- **THE DATA**
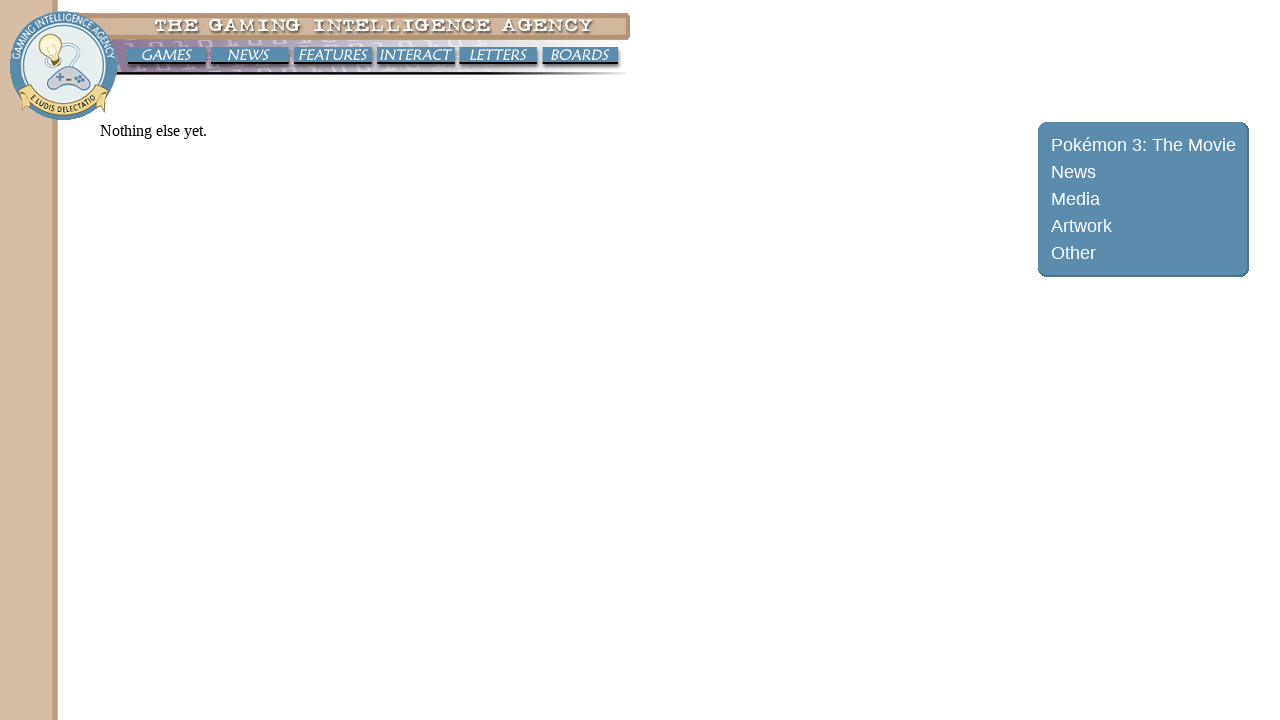

--- FILE ---
content_type: text/html
request_url: http://archive.thegia.com/movies/poke3/poke3other.html
body_size: 4260
content:
<html>

<!-- Mirrored from www.thegia.com/movies/poke3/poke3other.html by HTTrack Website Copier/3.x [XR&CO'2002], Tue, 09 Apr 2002 01:44:52 GMT -->
<head>
<title>Gaming Intelligence Agency - Movies - Pok&eacute;mon 3: The Movie</title>
</head>

<style>
<!--
a.bt:link {color: white; text-decoration: none}
a.bt:visited {color: white; text-decoration: none}
a.bt:active {color: white; text-decoration: none}
a.bt:hover {color: white; text-decoration: underline}
-->
</style>

<body background="../../graphics/back.gif" bgcolor="#FFFFFF" text="#000000" link="#4D7794" vlink="#7B6384" alink="#EFD694">

<table width=100% cellspacing=0 cellpadding=0 border=0>

<TR><TD ALIGN="RIGHT" VALIGN="TOP" WIDTH=80 HEIGHT=114><A HREF="../../index-2.html"><IMG SRC="../../graphics/mastleft3-a.gif" WIDTH=80 HEIGHT=114 BORDER="0"></A></TD>
<td valign=top><table cellspacing=0 cellpadding=0 border=0 valign=top>
<tr><td valign=top><A HREF="../../index-2.html"><IMG SRC="../../graphics/mastleft3-b.gif" WIDTH=30 HEIGHT=69 BORDER="0"></A></td>
<td valign=top><A HREF="../../index-2.html"><IMG SRC="../../graphics/masttop3.gif" WIDTH=514 HEIGHT=69 BORDER="0" usemap="#mastmap" ismap></A></td>
</tr>
<tr><td valign=top><A HREF="../../index-2.html"><IMG SRC="../../graphics/mastleft3-c.gif" WIDTH=30 HEIGHT=45 BORDER="0"></A></td>
<TD BGCOLOR="#FFFFFF" ALIGN="center" VALIGN="TOP" ROWSPAN="2">
</td></tr>
</table>
</td></tr>

<map name=mastmap>
<area coords="10,39,88,56" href="../../games.html">
<area coords="92,39,170,56" href="../../news.html">
<area coords="175,39,254,56" href="../../features.html">
<area coords="259,39,338,56" href="../../interact.html">
<area coords="341,39,420,56" href="../../letters.html">
<area coords="424,39,500,56" href="http://pub53.ezboard.com/bgiaboards">
</map>


<tr>
<td></td>
<td>
<table width=100% border=0 cellspacing=0 cellpadding=0>
  <tr>
  <td valign=top width=75%>
  

&nbsp;&nbsp;&nbsp;Nothing else yet.
  
 
  </td>
<td width=3%>&nbsp;</td>
<td valign=top width=20%>
<table align=right border=0 cellspacing=0 cellpadding=0>
<tr>
<td width=10 height=10><img src="../../graphics/blue-nw.gif" width=10 height=10></td>
<td bgcolor="#5A8CAD" height=10><img src="../../graphics/blank.gif" width=1 height=10></td>
<td width=10 height=10 colspan=2><img src="../../graphics/blue-ne.gif" width=10 height=10></td>
</tr>
<tr>
<td bgcolor="#5A8CAD" width=10><img src="../../graphics/blank.gif" width=10 height=1></td>
<td bgcolor="#5A8CAD">
<table cellpadding=3 cellspacing=0 border=0>
  <tr>
  <td bgcolor="#5A8CAD" align=center valign=top><font face="Arial, Helvetica" color="#FFFFFF" size="+1"><a class="bt" href="poke3.html">Pok&eacute;mon 3: The Movie</a></font></td>
  </tr>
 <tr>
  <td bgcolor="#5A8CAD"><font face="Arial, Helvetica" color="#FFFFFF" size="+1"><a class="bt"  href="poke3news.html">News</a></font></td>
  </tr>
    <tr>
  <td bgcolor="#5A8CAD"><font face="Arial, Helvetica" color="#FFFFFF" size="+1"><a class="bt"  href="poke3media.html">Media</a></font></td>
  </tr>
  <tr>
  <td bgcolor="#5A8CAD"><font face="Arial, Helvetica" color="#FFFFFF" size="+1"><a class="bt"  href="poke3art.html">Artwork</a></font></td>
  </tr>
  <tr>
  <td bgcolor="#5A8CAD"><font face="Arial, Helvetica" color="#FFFFFF" size="+1"><a class="bt"  href="poke3other.html">Other</a></font></td>
  </tr>
  
</table>
</td>
<td bgcolor="#5A8CAD" width=8><img src="../../graphics/blank.gif" width=8 height=1></td>
<td bgcolor="#487593" width=2><img src="../../graphics/blank.gif" width=2 height=1></td>
</tr>
<tr>
<td width=10 height=10 rowspan=2><img src="../../graphics/blue-sw.gif" width=10 height=10></td>
<td bgcolor="#5A8CAD" height=8><img src="../../graphics/blank.gif" width=1 height=8></td>
<td width=10 height=10 colspan=2 rowspan=2><img src="../../graphics/blue-se.gif" width=10 height=10></td>
</tr>
<tr>
<td bgcolor="#487593" height=2><img src="../../graphics/blank.gif" width=1 height=2></td></tr>
</table>
</td>
 
<td width=2%>&nbsp;</td>
</tr>
</table>
</td>
</tr>
</table>
</body>

<!-- Mirrored from www.thegia.com/movies/poke3/poke3other.html by HTTrack Website Copier/3.x [XR&CO'2002], Tue, 09 Apr 2002 01:45:02 GMT -->
</html>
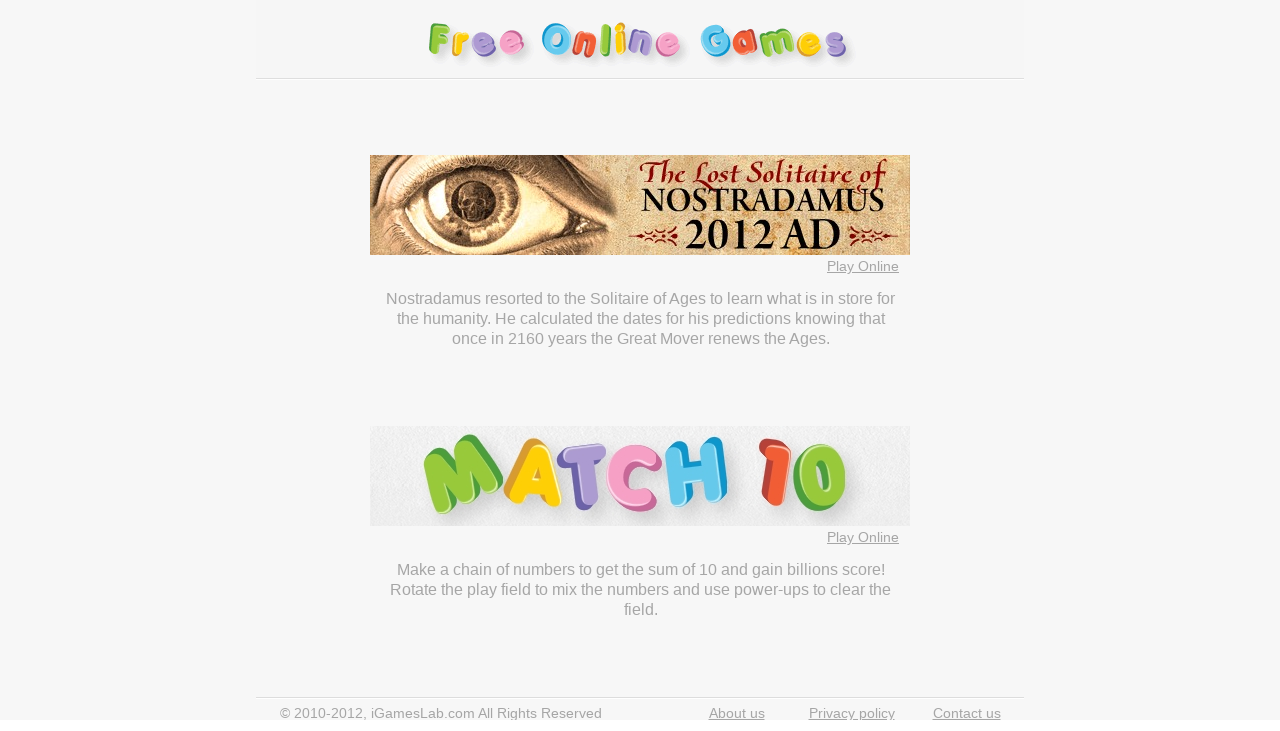

--- FILE ---
content_type: text/html
request_url: https://igameslab.com/
body_size: 1270
content:
<html>
<head>
<title>Play free online games at iGamesLab!</title>
<meta name="keywords" content="online flash games, free online games, play online, interactive fun">
<meta name="description" content="iGamesLab.com is an online portal dedicated to playing free online flash games. These games are extremely popular because they are fun, free, high quality and easy to play. It is an interactive pleasure for all the family.">
<meta http-equiv="Content-Type" content="text/html; charset=utf-8">
<link href="style/main.css" rel="stylesheet" type="text/css">
</head>
<body background="img/bg.gif" leftmargin="0" topmargin="0" marginwidth="0" marginheight="0">
<div style="width:768px; margin:0px auto; position:relative;">
<div style="position:absolute; top:78px; left:782px; width:160px;">
<script async src="//pagead2.googlesyndication.com/pagead/js/adsbygoogle.js"></script>
<!-- igl_mainpage_160x600_right -->
<ins class="adsbygoogle"
     style="display:inline-block;width:160px;height:600px"
     data-ad-client="ca-pub-7772984219050257"
     data-ad-slot="6796300354"></ins>
<script>
(adsbygoogle = window.adsbygoogle || []).push({});
</script>

</div>
<table width="768" border="0" align="center" cellpadding="0" cellspacing="0">
<tr>
<td><img src="img/br_tp.gif" width="768" height="80" border="0"></td>
</tr>


<!-- GAMES -->
<tr><td bgcolor="#F7F7F7"><table width="768" border="0" cellspacing="0" cellpadding="0">

<tr><td>&nbsp;</td></tr>
<tr><td>&nbsp;</td></tr>
<tr><td>&nbsp;</td></tr>

<!-- Nostradamus -->
<tr><td align="center">
<a href=free_online/nostradamus/?r=m target="_self">
<img alt='Play Free Online "The Lost Solitaire of Nostradamus"' src="free_online/nostradamus/nostradamus.jpg">
</a>
</td></tr>
<tr><td><table width="100%">
<td width="16%">&nbsp;</td>
<td width="68%" class="_bottom">
<div align="right" class="_banner"> <a href=free_online/nostradamus/?r=m target="_self">Play Online</a> </div>
<div align="center">
Nostradamus resorted to the Solitaire of Ages to learn what is in store for the humanity. 
He calculated the dates for his predictions knowing that once in 2160 years the Great Mover renews the Ages.
</div></td>
<td width="16%">&nbsp;</td>
</table></td></tr>

<tr><td>&nbsp;</td></tr>
<tr><td>&nbsp;</td></tr>
<tr><td>&nbsp;</td></tr>

<!-- Match 10 -->
<tr><td align="center">
<a href=free_online/matchten/?r=m target="_self">
<img alt='Play Free Online "Match 10"' src="free_online/matchten/matchten.jpg">
</a>
</td></tr>
<tr><td><table width="100%">
<td width="16%">&nbsp;</td>
<td width="68%" class="_bottom">
<div align="right" class="_banner"> <a href=free_online/matchten/?r=m target="_self">Play Online</a> </div>
<div align="center">
Make a chain of numbers to get the sum of 10 and gain billions score! 
Rotate the play field to mix the numbers and use power-ups to сlear the field.
</div></td>
<td width="16%">&nbsp;</td>
</table></td></tr>

<tr><td>&nbsp;</td></tr>
<tr><td>&nbsp;</td></tr>
<tr><td>&nbsp;</td></tr>

</table></td></tr>
<!-- GAMES -->


<tr><td height="34" background="img/bg_bm.gif"><table width="100%" border="0" cellpadding="0" cellspacing="0">
            <tr>
              <td width="3%">&nbsp;</td>
              <td width="52%"class="_about">© 2010-2012, iGamesLab.com  All Rights Reserved</td>
              <td width="15%" align="center" class="_about"><a href="about.html">About us</a></td>
              <td width="15%" align="center" class="_about"><a href="privacy_policy.html">Privacy policy</a></td>
              <td width="15%" align="center" class="_about"><a href="contact.html">Contact us</a></td>
            </tr>
          </table></td></tr>
</table>
</div>
</body>
</html>


--- FILE ---
content_type: text/html; charset=utf-8
request_url: https://www.google.com/recaptcha/api2/aframe
body_size: 267
content:
<!DOCTYPE HTML><html><head><meta http-equiv="content-type" content="text/html; charset=UTF-8"></head><body><script nonce="_euIN6EwmbvX8LVzrxpfXQ">/** Anti-fraud and anti-abuse applications only. See google.com/recaptcha */ try{var clients={'sodar':'https://pagead2.googlesyndication.com/pagead/sodar?'};window.addEventListener("message",function(a){try{if(a.source===window.parent){var b=JSON.parse(a.data);var c=clients[b['id']];if(c){var d=document.createElement('img');d.src=c+b['params']+'&rc='+(localStorage.getItem("rc::a")?sessionStorage.getItem("rc::b"):"");window.document.body.appendChild(d);sessionStorage.setItem("rc::e",parseInt(sessionStorage.getItem("rc::e")||0)+1);localStorage.setItem("rc::h",'1769476302262');}}}catch(b){}});window.parent.postMessage("_grecaptcha_ready", "*");}catch(b){}</script></body></html>

--- FILE ---
content_type: text/css
request_url: https://igameslab.com/style/main.css
body_size: 175
content:
td {
	font-family: Verdana, Arial, Helvetica, sans-serif;
	font-size: 16pt;
	color: #A6A6A6;
}
A {
	COLOR: #A6A6A6
}
A:hover {
	text-decoration: none;
}
A:visited {
	COLOR: #A6A6A6
}
._banner {
	PADDING-RIGHT: 0px;
	PADDING-LEFT: 0px;
	PADDING-BOTTOM: 1em;
	PADDING-TOP: 0px;
	MARGIN: 0px;
	COLOR: #A6A6A6;
	font-size: 90%;
	line-height: 1.3em;
}
._bottom {
	PADDING-RIGHT: 0px;
	PADDING-LEFT: 0px;
	PADDING-BOTTOM: 0px;
	PADDING-TOP: 0px;
	MARGIN: 0px;
	COLOR: #A6A6A6;
	font-size: 100%;
	line-height: 1.3em;
}
._about {

	PADDING-RIGHT: 0px;
	PADDING-LEFT: 0px;
	PADDING-BOTTOM: 0px;
	PADDING-TOP: 0px;
	MARGIN: 0px;
	COLOR: #A6A6A6;
	font-size: 90%;
	line-height: 1.3em;
}
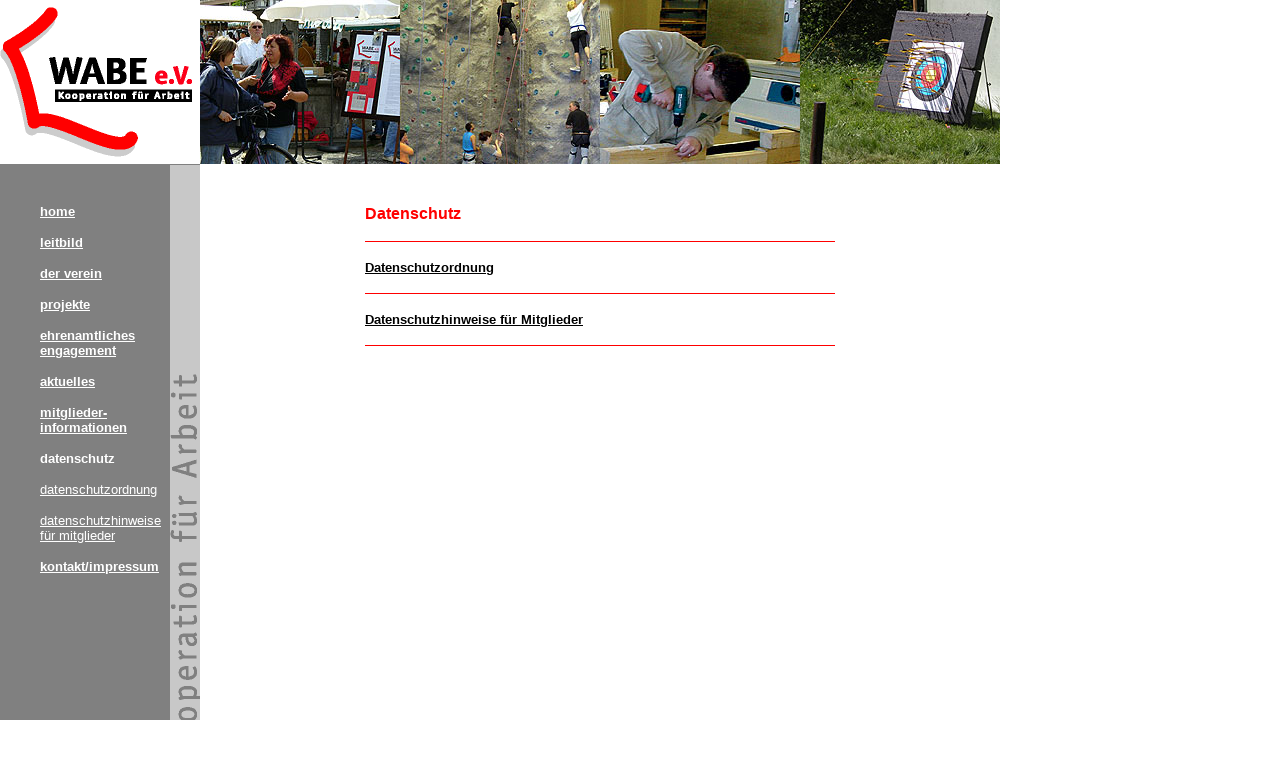

--- FILE ---
content_type: text/html
request_url: http://wabe-verein.de/datenschutz_01.htm
body_size: 1493
content:
<html>

<head>
<meta http-equiv="Content-Type" content="text/html; charset=windows-1252">
<meta http-equiv="Content-Language" content="de">
<meta name="description"
content="waldkircher qualifizierungs- und beschaeftigungsinitiative wabe e.v.">
<meta name="keywords"
content="Wabe, Wabe e.V., Arbeitslosigkeit, Arbeitslose, Arbeitsplätze, Lehrstellen, Hartz IV, Ausbildungsplätze, Ausbildungsstellen, Ausbildungsverbund, Sozialunternehmen, Jugendwerkstatt, Frauenseminare, Beschäftigungsgesellschaft, Qualifizierung, Arbeitserzieher, Ausbildung, Waldkirch, Kooperation für Arbeit</pre>">
<meta name="robots" content="index, follow">
<meta name="revisit-after" content="3 weeks">
<meta name="link rev=made" content="mailto:wabe@junicum.de">
<meta name="copyright" content="waldkircher qualifizierungs- und beschaeftigungsinitiative wabe e.v.">
<meta name="author" content="waldkircher qualifizierungs- und beschaeftigungsinitiative wabe e.v.">
<meta name="topic" content="waldkircher qualifizierungs- und beschaeftigungsinitiative wabe e.v.">
<meta name="publisher" content="juni graphik-design waldkirch">
<meta name="audience"
content="arbeitslose, beschaeftigunslose, jugendliche, ohne arbeit, ohne ausbildung">
<title>waldkircher qualifizierungs- und beschaeftigungsinitiative wabe e.v.</title>

<base target="_self">
</head>

<body topmargin="0" leftmargin="0" link="#FFFFFF" vlink="#FFFFFF" alink="#FFFFFF">

<div align="left">
  <table border="0" cellpadding="0" cellspacing="0" width="1000">
    <tr>
      <td width="200"><a href="index.htm" target="_top"><img border="0" src="pics/wabe_logo.gif" width="192" height="150"></a></td>
      <td><img border="0" src="pics/head/wabe_01.jpg" width="200" height="164"><img border="0" src="pics/head/wabe_04.jpg" width="200" height="164"><img border="0" src="pics/head/wabe_03.jpg" width="200" height="164"><img border="0" src="pics/head/wabe_02.jpg" width="200" height="164"></td>
    </tr>
    <tr>
      <td bgcolor="#808080" width="200" valign="top">
        <div align="right">
          <table border="0" cellpadding="0" cellspacing="0" width="80%" height="602">
            <tr>
              <td width="100%" valign="middle" align="left" height="40"><font color="#808080" size="2" face="Arial, Helvetica, Verdana">.</font></td>
              <td width="30" rowspan="2" height="602"><img border="0" src="pics/link_slogan.gif" width="30" height="600"></td>
            </tr>
            <tr>
              <td width="100%" valign="top" align="left" height="562"><b><a href="index.htm" target="_top"><font face="Arial, Helvetica, Verdana" size="2" color="#FFFFFF">home</font></a></b>
                <p><b><a href="leitbild.htm" target="_top"><font face="Arial, Helvetica, Verdana" size="2" color="#FFFFFF">leitbild</font></a></b></p>
                <b><a href="verein.htm" target="_top"><font face="Arial, Helvetica, Verdana" size="2" color="#FFFFFF">der
                verein</font></a></b>
                <p><font face="Arial, Helvetica, Verdana" size="2" color="#FFFFFF"><b><a href="projekte.htm" target="_top">projekte</a></b></font></p>
                <p><font face="Arial, Helvetica, Verdana" size="2" color="#FFFFFF"><b><a href="ehrenamtl-engagement.htm">ehrenamtliches<br>
                engagement</a></b></font></p>
                <p>
                <font face="Arial, Helvetica, Verdana" size="2" color="#FFFFFF"><b><a href="aktuelles.htm" target="_top">aktuelles</a></b></font>
                </p>
                <p><font face="Arial, Helvetica, Verdana" size="2" color="#FFFFFF"><b><a href="archiv_01.htm">mitglieder-<br>
                informationen</a></b></font></p>
                <p><font face="Arial, Helvetica, Verdana" size="2" color="#FFFFFF"><b>datenschutz</b></font></p>
                <p><font face="Arial, Helvetica, Verdana" size="2" color="#FFFFFF"><a href="datenschutz_02.htm">datenschutzordnung</a></font></p>
                <p><font face="Arial, Helvetica, Verdana" size="2" color="#FFFFFF"><a href="datenschutz_03.htm">datenschutzhinweise
                für mitglieder</a></font></p>
                <p><font face="Arial, Helvetica, Verdana" size="2" color="#FFFFFF"><b><a href="kontakt.htm" target="_top">kontakt/impressum</a></b></font></p>
              </td>
            </tr>
          </table>
        </div>
        <p align="left">&nbsp;</p>
        <p>&nbsp;</p>
        <p>&nbsp;</p>
      </td>
      <td valign="top" align="center"><font color="#FFFFFF">.<br>
        .</font>
        <div align="center">
          <center>
          <table border="0" cellpadding="5" cellspacing="0" width="60%">
            <tr>
              <td width="100%"><b><font face="Arial, Helvetica, Verdana" color="#FF0000" size="3">Datenschutz</font></b></td>
            </tr>
            <tr>
              <td width="100%">
                <hr size="1" color="#FF0000">
              </td>
            </tr>
            <tr>
              <td width="100%">
                <font face="Arial, Helvetica, Verdana" size="2"><b><a href="datenschutz_02.htm"><font color="#000000">Datenschutzordnung</font></a></b></font></td>
            </tr>
            <tr>
              <td width="100%">
                <hr size="1" color="#FF0000">
              </td>
            </tr>
            <tr>
              <td width="100%">
                <font face="Arial, Helvetica, Verdana" size="2"><b><a href="datenschutz_03.htm"><font color="#000000">Datenschutzhinweise für
                Mitglieder</font></a></b></font></td>
            </tr>
            <tr>
              <td width="100%">
                <hr size="1" color="#FF0000">
              </td>
            </tr>
          </table>
          </center>
        </div>
      </td>
    </tr>
  </table>
</div>

</body>

</html>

- **DIRECTIONS FOR THIS TASK**
Where in the records does the word "from" appear? Copy each line that holds it.

- **SOLUTION FOR THIS EXERCISE**
<!-- Mirrored from www.thegia.com/movies/poke3/poke3other.html by HTTrack Website Copier/3.x [XR&CO'2002], Tue, 09 Apr 2002 01:44:52 GMT -->
<!-- Mirrored from www.thegia.com/movies/poke3/poke3other.html by HTTrack Website Copier/3.x [XR&CO'2002], Tue, 09 Apr 2002 01:45:02 GMT -->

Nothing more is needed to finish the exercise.